▶ **What you need to do**
From the line with "Which one from" down to the final line of the material below, quote every line exactly and leave out all lines before it.

Excerpt from a dataset
** start **

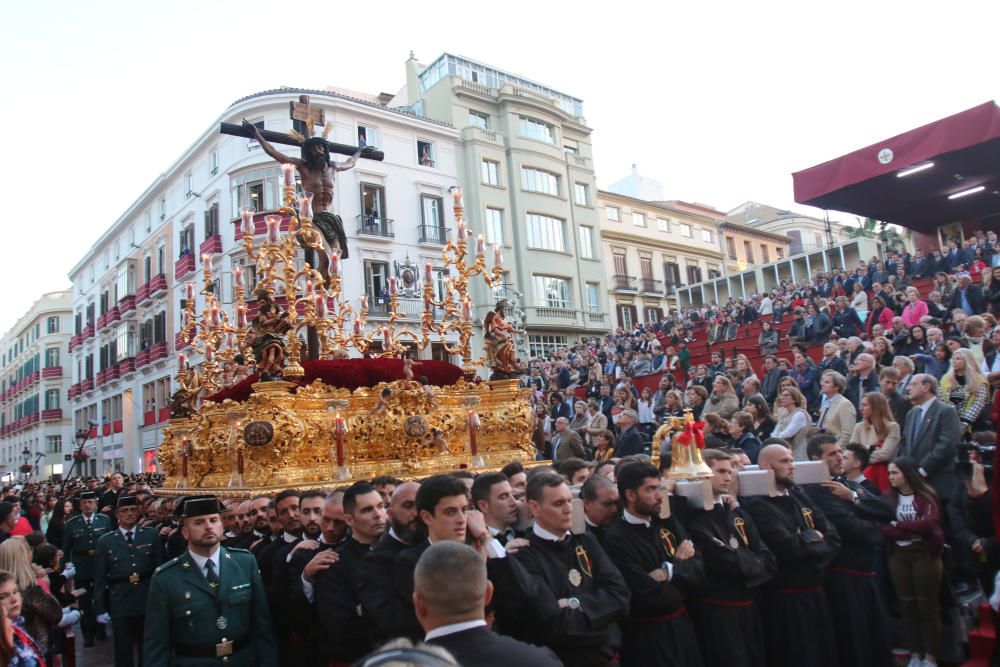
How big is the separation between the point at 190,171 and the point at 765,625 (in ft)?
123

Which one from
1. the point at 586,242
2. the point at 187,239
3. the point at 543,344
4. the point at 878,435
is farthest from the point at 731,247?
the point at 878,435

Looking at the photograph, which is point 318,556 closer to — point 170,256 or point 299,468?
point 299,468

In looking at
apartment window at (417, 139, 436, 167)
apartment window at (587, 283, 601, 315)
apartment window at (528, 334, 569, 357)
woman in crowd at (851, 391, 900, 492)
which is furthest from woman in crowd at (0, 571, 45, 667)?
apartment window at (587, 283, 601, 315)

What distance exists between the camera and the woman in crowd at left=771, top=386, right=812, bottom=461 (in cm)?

** end **

▶ **Final result**
Which one from
1. the point at 586,242
2. the point at 187,239
3. the point at 543,344
4. the point at 878,435
is farthest from the point at 731,247?
the point at 878,435

Looking at the photograph, which is point 318,556 closer to — point 170,256 or point 299,468?
point 299,468

In looking at
apartment window at (417, 139, 436, 167)
apartment window at (587, 283, 601, 315)
apartment window at (528, 334, 569, 357)
woman in crowd at (851, 391, 900, 492)
which is furthest from woman in crowd at (0, 571, 45, 667)?
apartment window at (587, 283, 601, 315)

What distance exists between the camera and the woman in crowd at left=771, top=386, right=812, bottom=461 (in cm)?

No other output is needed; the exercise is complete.